• _Text shown_
You can build your own with the LM2577-ADJ (the adjustable version), which is very capable, and has an internal switch. It's available in a TO-220 package (it's also available in a TO-263 SMD version), and needs minimal external parts. However, it's not a particularly cheap IC, with a cost of around AU$5.00 to AU$11.00 at the time of writing. You still need the inductor, high speed diode, input and output capacitors, and a suitable feedback network. Despite this, the circuit shown below is simpler and cheaper than the Figure 1 circuit, and is the recommended alternative. I haven't shown the output filtering, but the positive supply is still the 'ground', and the +24V output becomes the +12V output in exactly the same way as shown in Figure 1.
Figure 2 - LM2577 Switching Boost Converter
The cheap and 'cheerful' modules from China (many of which use an XL6009 IC - supposedly an 'equivalent' to the LM2577), mean that you won't learn very much. If you'd rather build your own, the circuit shown should suit most people, and has been verified to work very well. I have a module that uses almost the exact circuit shown in Figure 2, and apart from output noise (which can be filtered using the same arrangement shown in Figure 1) it should suit most requirements. Note that the LM2577 datasheet shows the compensation capacitor (C3) as 330nF, but I found that 220nF works perfectly in practice.
The 'equivalent' XL6009 based converters have a potentially dangerous flaw - if operated with an input voltage below around 3V, the output voltage can rise to well above the preset level. While the datasheet shows an under-voltage lockout circuit, it doesn't seem to work well. There is no way that the circuit can regulate properly if the input voltage is too low, and this isn't changed very much by the load. My tests showed the voltage climbing to 40V at around 3V input, and input current rose to well over 500mA with no load. While this isn't always a problem, you need to be aware of it. It's also likely that it will be different with different ICs, and the 'danger zone' input voltage is very touchy - even a tiny voltage change affects the output voltage dramatically. The LM2577 has no bad habits at all - it's a good, reliable IC that can easily deliver better performance than the Figure 1 circuit. Because it has no bad habits, it's also a far better proposition than XL6009 based converters.

• _Raw data_
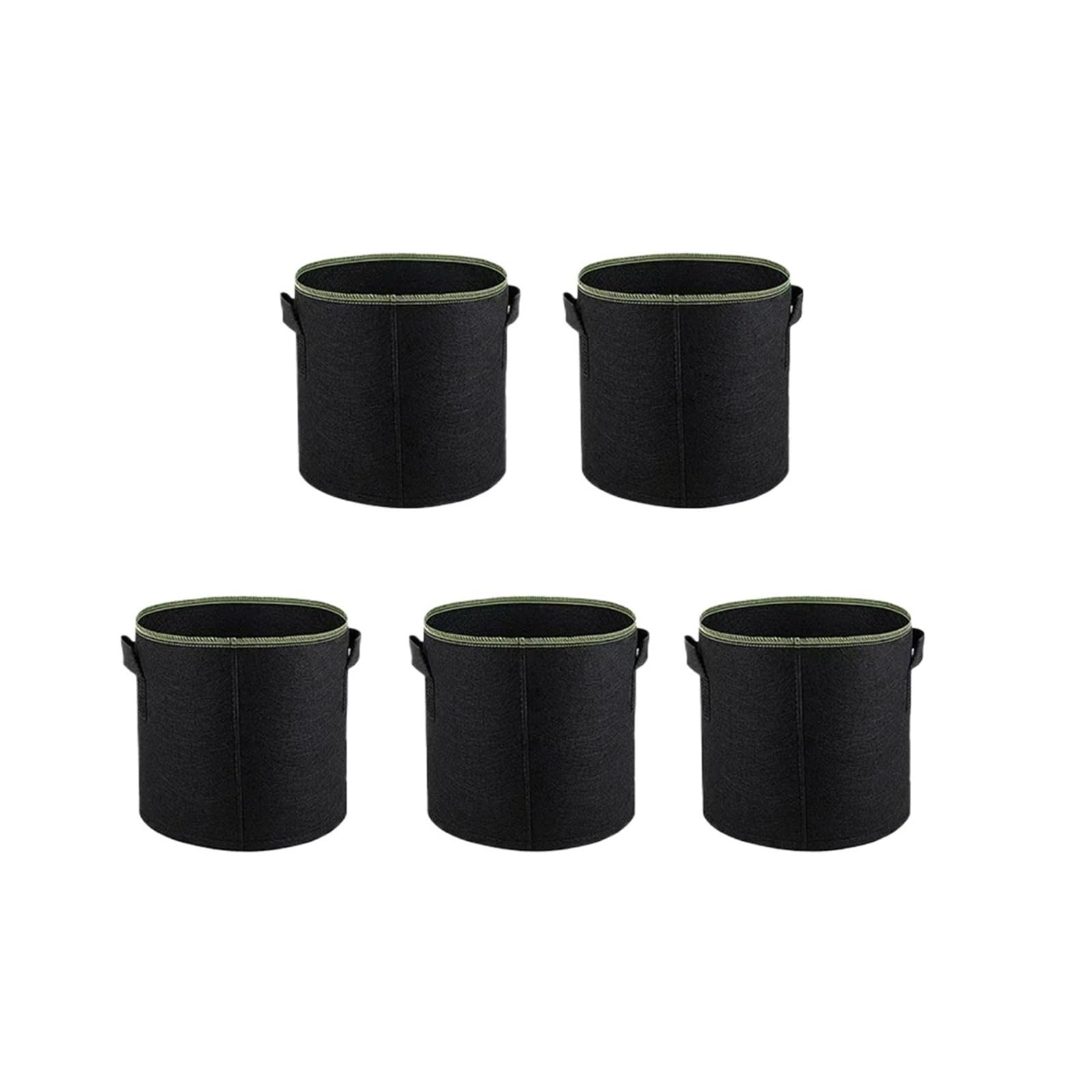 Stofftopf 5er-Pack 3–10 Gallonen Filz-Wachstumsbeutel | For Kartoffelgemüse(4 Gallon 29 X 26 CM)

• _Required tasks_
a. According to the LM2577 converter text, what value did the compensation capacitor C3 work well at in practice?
b. Extend the LM2577 converter text with what should follow its final sentence.

• _Answers given_
a. 220nF

b.
Figure 3 - LM2577 Switching Boost Converter Veroboard Layout
The only difference between the version shown above and the one shown for P193 is the feedback network, and a slightly higher inductor value (150µH for P193), although this version also functions perfectly with the same inductor. R2 is 12k, and the voltage divider lets you set the output voltage from a minimum of 16.25V to a maximum of 28.75V. If you wanted a 30V supply (which can be split to give ±15V), increase R2 to 15k (20 - 45V output, depending on the setting of VR1).
With any boost converter used in the manner shown, the negative supply arrives virtually instantly, but the boost circuit will take some time to reach full voltage. It may only take 50-100ms or so (depending on the circuit used and the size of the filter capacitor), but that can be enough to cause problems with circuitry powered by the arrangement described here. The Figure 4 circuit will be needed for both switchmode supply circuits, because both will have similar noise issues, and the 24V supply will never be present instantly. Even if you decide not to use the under-voltage cutout, the extra filtering is still required.
Most opamp circuits will be 'annoyed' if they get one supply before the other. The delayed arrival of the +12V supply pretty much ensures that your circuit will be affected. This will cause (possibly very) loud noises through your speakers, and it may even trigger the DC protection circuitry (if fitted) in the power amp. Either way, it's undesirable, so a means of ensuring that the positive voltage has reached a sensible minimum is required. This will then apply both supplies simultaneously, and that should prevent any 'switch-on' problems.
Figure 4 - Voltage Detector & Switch Circuit
Other than the additional filtering, there's not much to it, just a general purpose transistor, a zener diode, a couple of resistors and a relay with its protective diode. Using a 22V zener diode, the circuit can't operate unless the +12V supply is greater than around 10.5V, and that's sufficient for all opamps to function normally. The relay connects power once the total voltage between -12V and +12V is at least 22.5V (+10.5V, -12V), and the final rise of the positive supply won't create any significant disturbances to opamp circuits. If the powered circuitry is discrete or has more than normal sensitivity to the the supply rails, it would be wise to include a mute circuit to make sure than no noises get through.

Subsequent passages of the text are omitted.